▶ Work to be completed
Quote the entries word for word. Omit the pictures.

◆ ◆ ◆

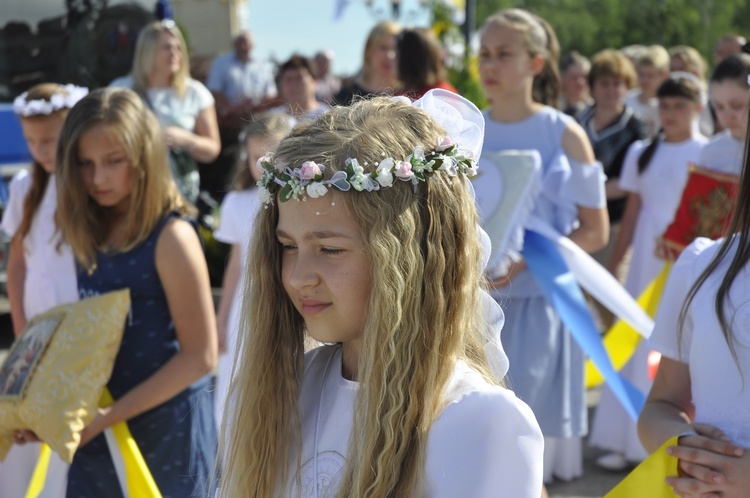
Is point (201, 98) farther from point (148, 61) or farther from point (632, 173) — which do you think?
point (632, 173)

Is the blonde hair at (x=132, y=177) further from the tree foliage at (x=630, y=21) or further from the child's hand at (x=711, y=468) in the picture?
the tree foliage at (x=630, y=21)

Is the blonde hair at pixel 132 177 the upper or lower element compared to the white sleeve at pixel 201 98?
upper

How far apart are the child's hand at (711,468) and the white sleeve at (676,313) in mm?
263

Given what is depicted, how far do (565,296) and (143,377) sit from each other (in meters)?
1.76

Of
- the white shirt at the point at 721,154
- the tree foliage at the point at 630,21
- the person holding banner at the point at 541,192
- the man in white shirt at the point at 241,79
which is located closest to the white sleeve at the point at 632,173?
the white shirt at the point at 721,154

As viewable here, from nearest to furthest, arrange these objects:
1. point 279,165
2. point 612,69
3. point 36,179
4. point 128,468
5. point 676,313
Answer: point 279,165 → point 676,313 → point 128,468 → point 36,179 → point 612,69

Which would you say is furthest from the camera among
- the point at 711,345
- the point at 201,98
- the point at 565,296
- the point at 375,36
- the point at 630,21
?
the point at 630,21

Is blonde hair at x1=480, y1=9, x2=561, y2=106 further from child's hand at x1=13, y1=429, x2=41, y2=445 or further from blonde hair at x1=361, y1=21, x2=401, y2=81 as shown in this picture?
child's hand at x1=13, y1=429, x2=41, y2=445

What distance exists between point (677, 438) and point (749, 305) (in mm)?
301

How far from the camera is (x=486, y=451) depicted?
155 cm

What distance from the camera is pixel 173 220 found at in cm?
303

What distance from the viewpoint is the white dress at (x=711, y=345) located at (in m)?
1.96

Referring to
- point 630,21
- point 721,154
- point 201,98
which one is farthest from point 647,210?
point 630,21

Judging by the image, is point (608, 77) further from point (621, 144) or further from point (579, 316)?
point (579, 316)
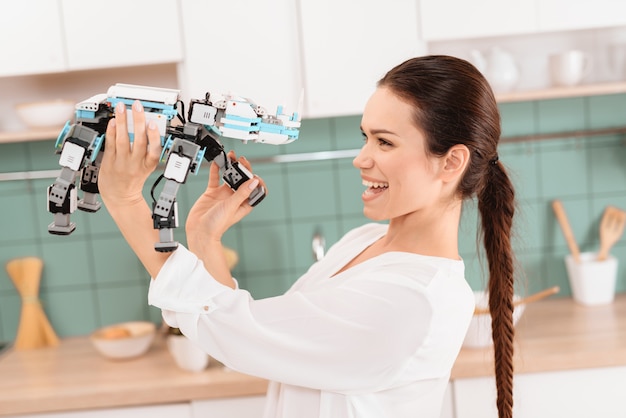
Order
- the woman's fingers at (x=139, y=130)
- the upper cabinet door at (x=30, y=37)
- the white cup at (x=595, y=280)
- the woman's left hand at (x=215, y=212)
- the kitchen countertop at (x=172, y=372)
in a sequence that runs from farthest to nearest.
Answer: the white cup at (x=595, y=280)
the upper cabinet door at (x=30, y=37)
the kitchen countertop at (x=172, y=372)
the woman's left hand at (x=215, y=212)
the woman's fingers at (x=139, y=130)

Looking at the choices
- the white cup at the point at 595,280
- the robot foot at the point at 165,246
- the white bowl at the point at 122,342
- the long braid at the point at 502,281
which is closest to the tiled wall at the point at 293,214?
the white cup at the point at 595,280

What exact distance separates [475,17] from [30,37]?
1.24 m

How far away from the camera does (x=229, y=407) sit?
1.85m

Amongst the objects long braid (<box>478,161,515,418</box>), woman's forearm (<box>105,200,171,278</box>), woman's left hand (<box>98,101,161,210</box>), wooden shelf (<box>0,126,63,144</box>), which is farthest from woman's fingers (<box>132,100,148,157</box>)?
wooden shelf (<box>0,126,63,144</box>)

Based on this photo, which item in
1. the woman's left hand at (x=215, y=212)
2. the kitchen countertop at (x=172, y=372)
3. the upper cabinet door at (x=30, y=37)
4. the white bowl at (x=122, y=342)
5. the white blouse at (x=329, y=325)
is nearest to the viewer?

◆ ◆ ◆

▶ Complete output
Is point (201, 98) farther from point (148, 61) or farther from point (632, 173) — which do you think?
point (632, 173)

Is the blonde hair at (x=132, y=177) further from the tree foliage at (x=630, y=21) or further from the child's hand at (x=711, y=468) in the picture?
the tree foliage at (x=630, y=21)

Is the blonde hair at pixel 132 177 the upper or lower element compared to the white sleeve at pixel 201 98?
upper

How far apart are the child's hand at (711,468) and the white sleeve at (676,313) in mm?
263

Given what is depicted, how far do (565,296) and (143,377) sit from each other (in meters)?
1.76

Of
- the white shirt at the point at 721,154
- the tree foliage at the point at 630,21
- the person holding banner at the point at 541,192
- the man in white shirt at the point at 241,79
which is located closest to the white sleeve at the point at 632,173?
the white shirt at the point at 721,154

As viewable here, from nearest to furthest, arrange these objects:
1. point 279,165
2. point 612,69
3. point 36,179
4. point 128,468
5. point 676,313
Answer: point 279,165 → point 676,313 → point 128,468 → point 36,179 → point 612,69

Which would you say is furthest from the camera among
- the point at 711,345
- the point at 201,98
- the point at 565,296
- the point at 375,36
- the point at 630,21
?
the point at 630,21

Is blonde hair at x1=480, y1=9, x2=561, y2=106 further from child's hand at x1=13, y1=429, x2=41, y2=445 or further from blonde hair at x1=361, y1=21, x2=401, y2=81 as shown in this picture?
child's hand at x1=13, y1=429, x2=41, y2=445

What distance exists between point (677, 438) and point (749, 305) (in mm)?
301

How far from the camera is (x=486, y=451) depicted?
155 cm

What distance from the camera is pixel 173 220 found at in cm?
303

What distance from the viewpoint is the white dress at (x=711, y=345) located at (in m)?
1.96

Referring to
- point 630,21
- point 721,154
- point 201,98
which one is farthest from point 647,210?
point 630,21

Judging by the image, is point (608, 77) further from point (621, 144) or further from point (579, 316)?
point (579, 316)
Order
- the woman's fingers at (x=139, y=130)
- the upper cabinet door at (x=30, y=37)
- the white cup at (x=595, y=280)
- the woman's left hand at (x=215, y=212)
- the kitchen countertop at (x=172, y=372)
in a sequence that runs from farthest to nearest.
Answer: the white cup at (x=595, y=280)
the upper cabinet door at (x=30, y=37)
the kitchen countertop at (x=172, y=372)
the woman's left hand at (x=215, y=212)
the woman's fingers at (x=139, y=130)

Looking at the choices
- the white cup at the point at 595,280
- the robot foot at the point at 165,246
- the white bowl at the point at 122,342
- the long braid at the point at 502,281
which is closest to the tiled wall at the point at 293,214?
the white cup at the point at 595,280

What exact distance separates [475,17] from [30,37]?
1.24 m

How far away from the camera does (x=229, y=407) sit?
1.85m

Amongst the objects long braid (<box>478,161,515,418</box>), woman's forearm (<box>105,200,171,278</box>), woman's left hand (<box>98,101,161,210</box>), wooden shelf (<box>0,126,63,144</box>), which is farthest from woman's fingers (<box>132,100,148,157</box>)?
wooden shelf (<box>0,126,63,144</box>)

Based on this photo, which item in
1. the woman's left hand at (x=215, y=212)
2. the kitchen countertop at (x=172, y=372)
3. the upper cabinet door at (x=30, y=37)
4. the white bowl at (x=122, y=342)
5. the white blouse at (x=329, y=325)
is nearest to the viewer?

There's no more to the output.